Please notice this was first posted in the period 2012-2014 and can be outdated
One of the courses I dreaded mostly when I studied for my masters back in Holland was statistics. I missed some of the basics for this course and while I knew how to torture Excel enough to get out the T-statistics or Z-statistics, I always had trouble understanding what to do with this number and how to interpret it. So when I heard we would have a course of statistics (don’t be fooled by the original name of the course, the “management decisions” part has just been added by Sasin to make it sound better related to an MBA) in this hexamester I was both scared and excited; if the teacher would be bad it would be a useless repeat of what others had tried to teach me a few years earlier already, and if the teacher would be good I could finally really understand what statistics is all about.

Just found out I have forgotten to take a picture of the professor Sharad Borle teaching in class, so let me just post how the grade for this course is decided on.
A first introduction into many of the things taught in this course was already given during the course management analysis with Brett Saraniti, but now we would take a closer look at how to actually do everything ourselves. A welcome change was also that we were allowed to have our laptops open during class, or better said; we were supposed to have our laptops open during class. Instead of going over theory only we had to download the data files from Blackboard and perform the steps along with the professor on our own computers to make sure we did not fall asleep, and were able to actually perform things during the exam and future classes of this MBA.

Due to the workload of the other course we had this same hexamester some people had trouble staying awake; especially during the last class where we were given the final overview of everything that had been covered.
Classes normally ran from Tuesday till Friday, and from the second week on the Friday class was a recap of what was covered earlier that week. On a weekly basis we also got a homework assignment based on what we had learned that week; this course structure reminded me of the course accounting for decision making with professor Mark Finn who gave an online quiz every week to recap whatever we had learned. For me this structure worked perfectly; most of the time I could follow what happened in class well enough from Tuesday till Thursday so I could stay away on Fridays to make the homework assignment in one of the study rooms at Sasin. And when doing the assignment I found myself understanding the concept even better, especially since I made the assignments with one other person meaning we had to explain to each other what we had done in case we came to a different answer.
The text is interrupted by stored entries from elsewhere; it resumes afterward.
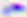
identification = Toxoplasma gondii
modality = micrograph
magnification = 400x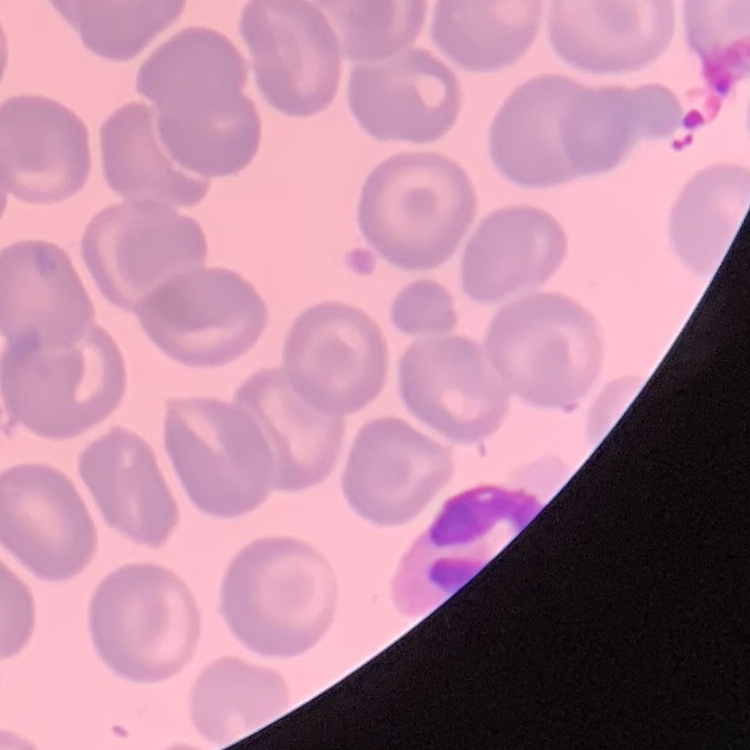

Summary:
  - Red blood cell morphology: no rouleaux formation
  - Image type: square crop of a larger photomicrograph
  - Preparation: thin blood smear
  - Stain: Field's or GiemsaGive the position of every Plasmodium parasite.
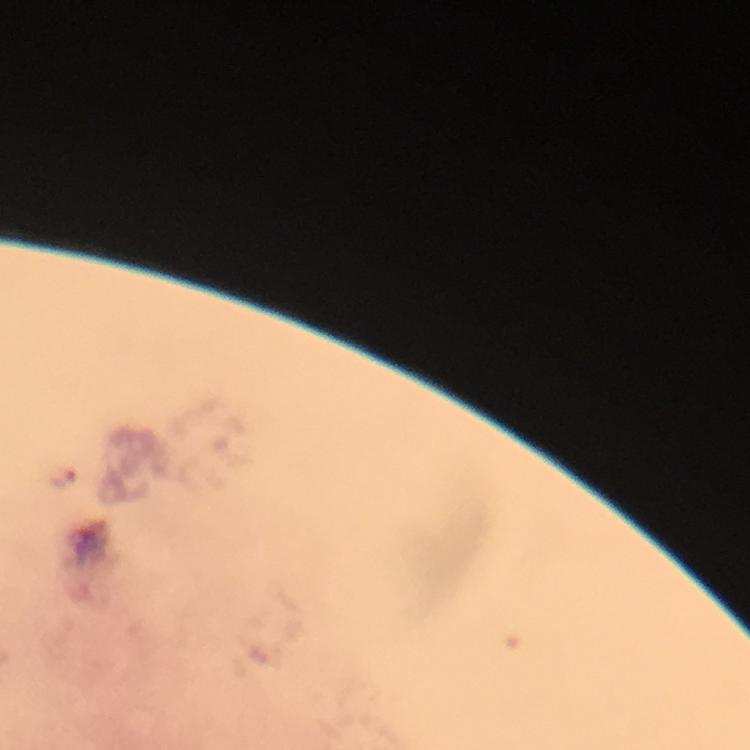
Approximate centers as (x, y) in pixels.
Plasmodium parasites: (62, 477).

A crop from one field of view. Immersion oil was used. From a diagnostic examination for malaria. Thick blood smear. Image is 750×750 pixels. Photographed through the microscope with a smartphone camera. At 100x magnification. Giemsa-stained preparation.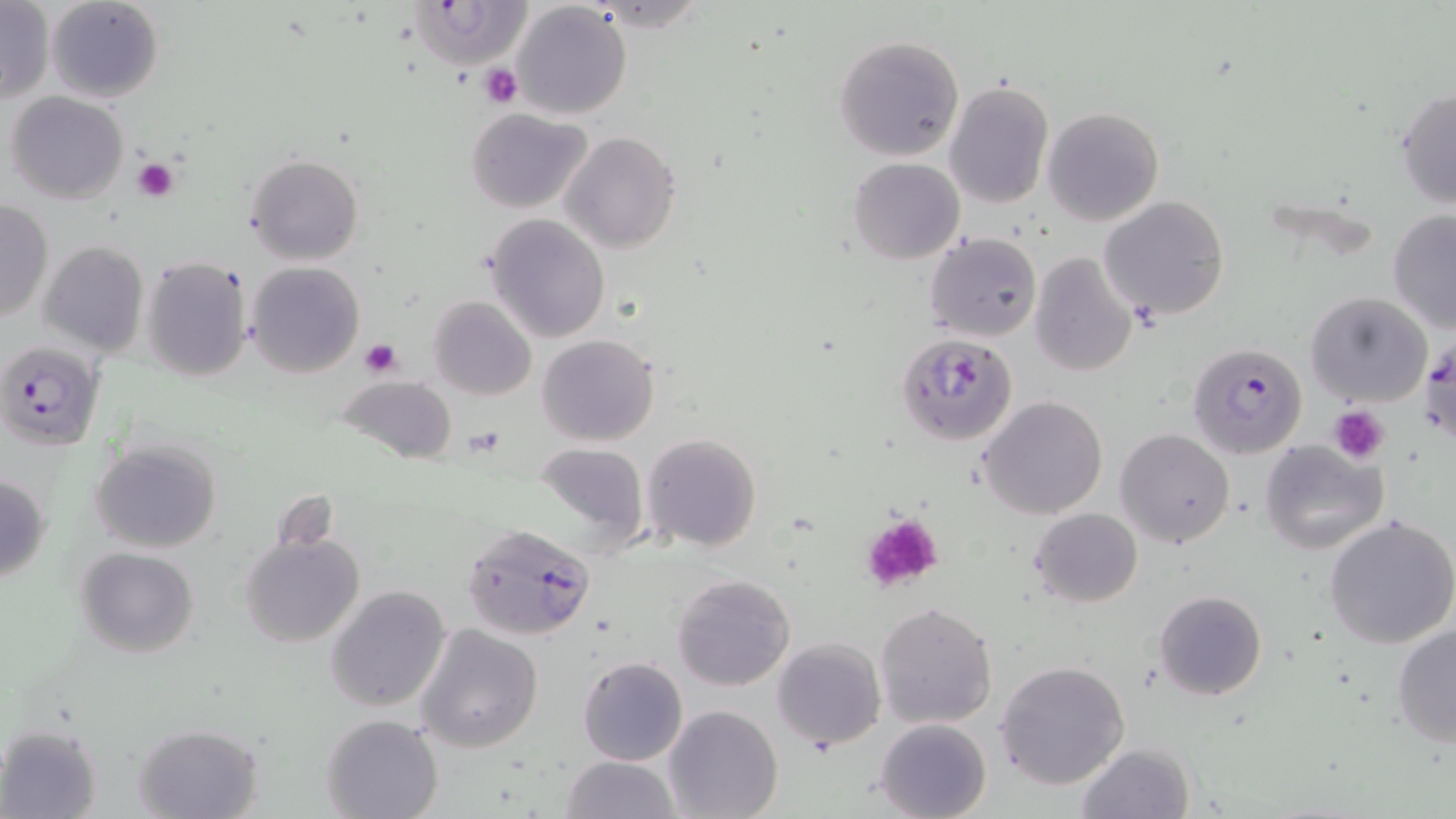 Approximate bounding boxes as (x1,y1)-(x2,y2) corner pairs in pixels. Plasmodium falciparum-infected red blood cell locations: (892,331)-(1016,445), (1420,334)-(1456,444), (1,340)-(105,451), (1186,342)-(1307,458), (463,524)-(596,641). Platelet locations: (480,64)-(523,108), (134,158)-(179,201), (360,339)-(403,377), (1329,406)-(1389,463), (859,513)-(944,593). Uninfected red blood cell locations: (45,0)-(163,103), (405,2)-(532,71), (511,2)-(632,118), (0,3)-(53,104), (833,35)-(964,161), (943,81)-(1053,209), (1395,87)-(1455,210), (6,93)-(128,205), (1041,106)-(1164,226), (466,107)-(590,213), (560,130)-(681,253), (244,153)-(364,265), (848,157)-(965,264), (1099,194)-(1229,321), (0,199)-(52,324), (1387,210)-(1456,337), (486,214)-(611,343), (925,232)-(1042,342), (38,240)-(148,359), (1029,252)-(1137,376), (142,256)-(253,383), (245,261)-(365,379), (1305,291)-(1433,408), (428,295)-(536,400), (537,334)-(659,447), (338,375)-(456,464), (977,395)-(1109,520), (1115,427)-(1235,548), (641,432)-(763,553), (1259,438)-(1389,556), (90,440)-(222,552), (534,440)-(650,553), (0,473)-(51,583), (1031,508)-(1142,607), (1324,514)-(1456,650), (239,531)-(365,649), (74,546)-(199,657), (673,573)-(797,692), (327,585)-(452,713), (1153,589)-(1267,700), (874,602)-(999,729), (416,624)-(543,752), (1391,624)-(1456,747), (773,637)-(886,750), (577,656)-(688,765), (994,660)-(1132,789), (663,705)-(782,819), (322,714)-(444,819), (875,717)-(992,819), (133,723)-(262,818), (1,725)-(102,818), (1075,742)-(1196,819), (561,755)-(681,819). Slide-level diagnosis: Plasmodium falciparum. 1000x magnification. One field of a larger specimen. Thin blood film. Optical microscopy. Image is 1456×819 pixels. May-Grünwald-Giemsa stain.Classify this cell by malaria status.
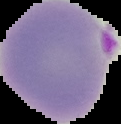
It is parasitized.

Image is 121×124 pixels. Cell region segmented out of the field of view; the surrounding area is masked to black. From a thin blood smear.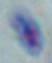
magnification = 1000x
modality = photomicrograph
identification = Toxoplasma gondii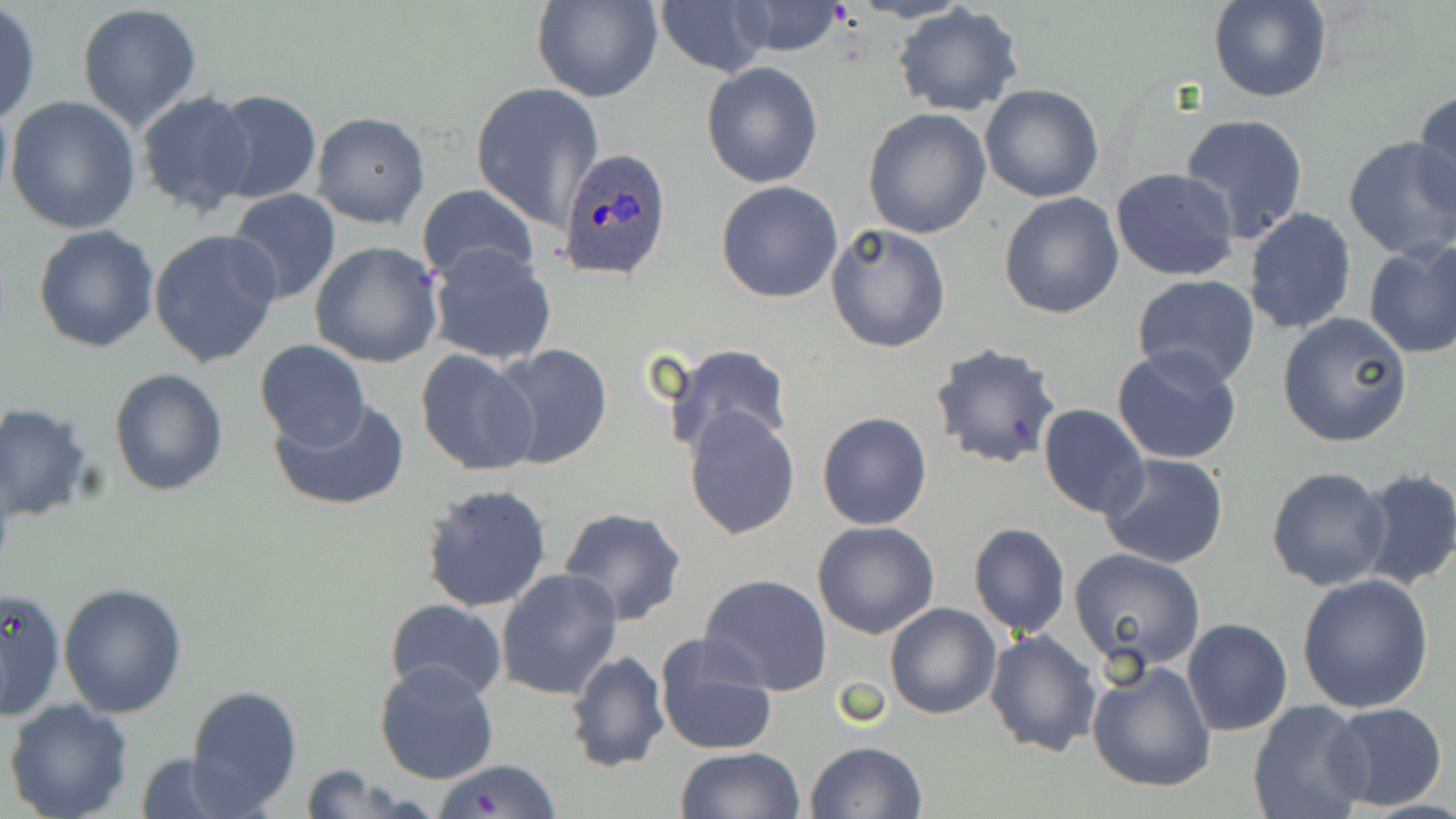
slide-level diagnosis = Plasmodium ovale
field of view = single
Plasmodium ovale-infected red blood cell locations = approximate bounding boxes as (x1,y1)-(x2,y2) corner pairs in pixels: (556,144)-(674,282)
image size = 1456×819 pixels
preparation = thin blood smear
modality = optical microscopy
magnification = 1000x
uninfected red blood cell locations = approximate bounding boxes as (x1,y1)-(x2,y2) corner pairs in pixels: (534,0)-(661,103), (1207,0)-(1331,103), (652,2)-(767,76), (721,2)-(851,57), (894,4)-(1024,116), (76,5)-(203,132), (0,6)-(41,124), (701,62)-(824,188), (470,81)-(604,231), (980,84)-(1105,202), (1411,88)-(1456,222), (209,89)-(321,205), (134,90)-(259,217), (5,95)-(141,233), (863,109)-(991,239), (311,111)-(430,229), (1180,113)-(1310,243), (1342,136)-(1456,262), (1111,166)-(1239,281), (716,180)-(843,302), (418,184)-(539,291), (227,190)-(342,307), (999,192)-(1123,319), (1243,207)-(1357,334), (826,223)-(949,354), (33,224)-(160,353), (149,228)-(282,369), (310,241)-(443,368), (1363,241)-(1456,358), (427,244)-(557,366), (1131,274)-(1261,389), (1277,312)-(1413,448), (254,338)-(369,450), (660,343)-(794,460), (930,343)-(1061,469), (488,344)-(613,469), (1112,347)-(1242,464), (414,349)-(540,478), (109,367)-(228,498), (270,398)-(410,512), (0,402)-(94,522), (1038,403)-(1149,519), (683,405)-(800,540), (818,412)-(932,530), (1098,453)-(1229,570), (1267,466)-(1392,590), (1353,467)-(1456,591), (420,482)-(552,612), (557,506)-(689,627), (812,521)-(941,640), (968,522)-(1070,639), (1068,549)-(1207,675), (495,568)-(622,700), (698,573)-(833,696), (1297,573)-(1434,713), (59,583)-(189,718), (0,586)-(65,719), (385,600)-(509,701), (884,601)-(1001,719), (1182,618)-(1291,737), (984,629)-(1101,757), (651,633)-(779,756), (563,648)-(669,773), (1086,659)-(1218,793), (373,660)-(500,785), (184,683)-(302,814), (4,699)-(135,819), (1247,701)-(1372,819), (1323,702)-(1448,811), (806,741)-(927,819), (675,747)-(803,819), (132,753)-(246,819), (432,759)-(562,818), (293,765)-(425,819)
stain = May-Grünwald-GiemsaClassify this cell by malaria status.
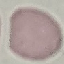
Uninfected.

Thin blood smear. Automatically extracted cell patch, resized to 64 × 64 pixels. Photographed with a smartphone camera at the microscope eyepiece. Giemsa stain.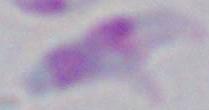

Summary:
  - Modality: micrograph
  - Identification: Toxoplasma gondii
  - Magnification: 1000x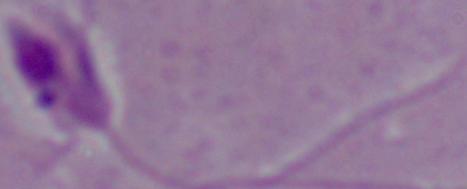

Summary:
  - Identification: Leishmania
  - Modality: micrograph
  - Magnification: 1000x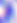 Photomicrograph. Toxoplasma gondii is seen. 400x magnification.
Pretty decent scores on the first two assignments.
For Professor Sharad Borle it was his first year teaching here at Sasin but he did not seem to have trouble keeping people alert in his class, besides maybe a few people who were really tired. As in many courses also participation in class was graded which was a bit strange for a course of statistics since the material does not lent itself that well for having discussions; the intercept of a regression is 7.09582641 and there is not much you can differ on opinion about that. Most of the participation therefore came from only a couple of people; luckily nobody felt triggered to just ask questions about nothing to get their participation up like what happened in some other classes before.

Both the reader and the book have never been opened; the book I never opened because the lecture notes were pretty well written and the reader I never opened because we got all the lecture notes also in soft copy.
The course itself was pretty straightforward and there were no strange curveballs thrown with the homework assignments or during the exam unlike during the Finance course where the material taught was straightforward but the midterm and final exam were everything but straightforward. The exam was a bit more difficult than the weekly assignment though; this was probably necessary to make sure there would be a real difference between the people receiving an A and people getting a B (referring to the grades of the course negotiations which resulted in some discussions in class if this way of grading was fair).
And again no time to relax till we get our grades since the next course will already start coming Tuesday.